→ WHAT IS ASKED: Please show each line of the material below that contains the word "point".

→ DATASET ENTRIES:
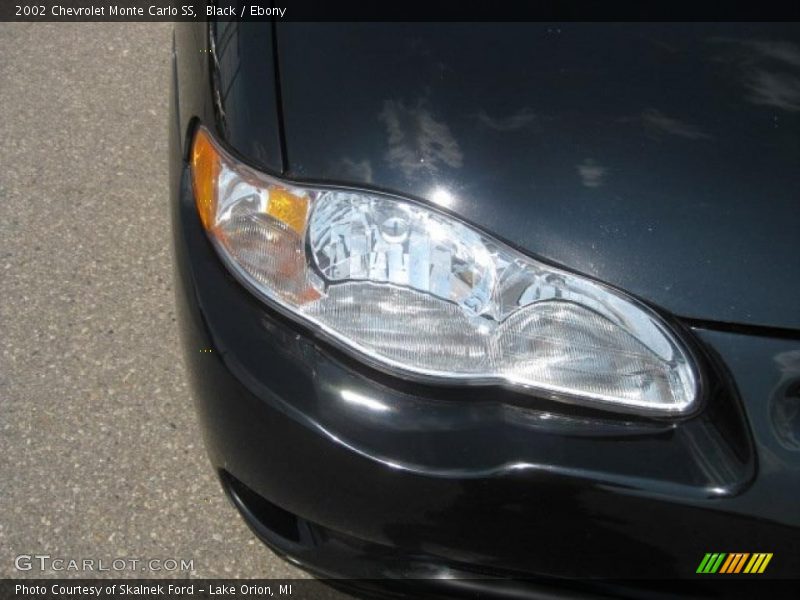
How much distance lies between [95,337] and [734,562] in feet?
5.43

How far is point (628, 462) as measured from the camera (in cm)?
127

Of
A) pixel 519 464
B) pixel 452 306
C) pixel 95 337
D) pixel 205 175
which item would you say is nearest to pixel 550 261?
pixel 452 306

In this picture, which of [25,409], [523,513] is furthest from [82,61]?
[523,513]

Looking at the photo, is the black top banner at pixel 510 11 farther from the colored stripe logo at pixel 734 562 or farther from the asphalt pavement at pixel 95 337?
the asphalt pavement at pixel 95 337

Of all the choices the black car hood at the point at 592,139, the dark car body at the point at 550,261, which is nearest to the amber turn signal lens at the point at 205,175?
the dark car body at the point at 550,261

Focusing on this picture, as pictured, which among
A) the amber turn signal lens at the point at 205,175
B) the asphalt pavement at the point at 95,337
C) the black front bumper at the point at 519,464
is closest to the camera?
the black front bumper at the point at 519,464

==

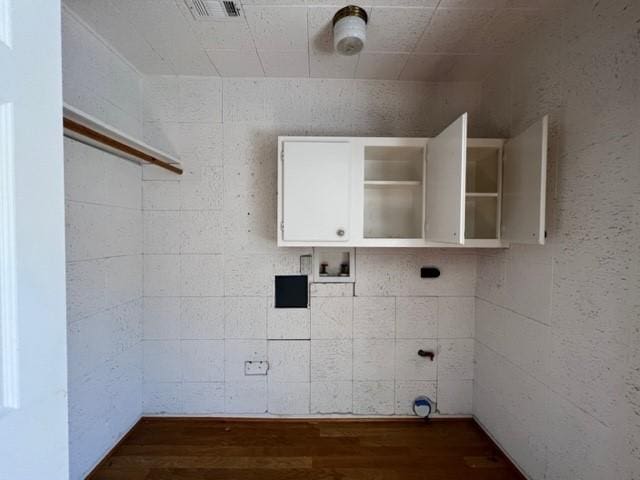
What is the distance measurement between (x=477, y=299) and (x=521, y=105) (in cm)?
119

→ EXERCISE SOLUTION:
How far is point (628, 462) as measured from the camera (in cm)?
Of all the choices the black car hood at the point at 592,139, the dark car body at the point at 550,261, which is nearest to the amber turn signal lens at the point at 205,175?
the dark car body at the point at 550,261
A) the amber turn signal lens at the point at 205,175
B) the asphalt pavement at the point at 95,337
C) the black front bumper at the point at 519,464
the black front bumper at the point at 519,464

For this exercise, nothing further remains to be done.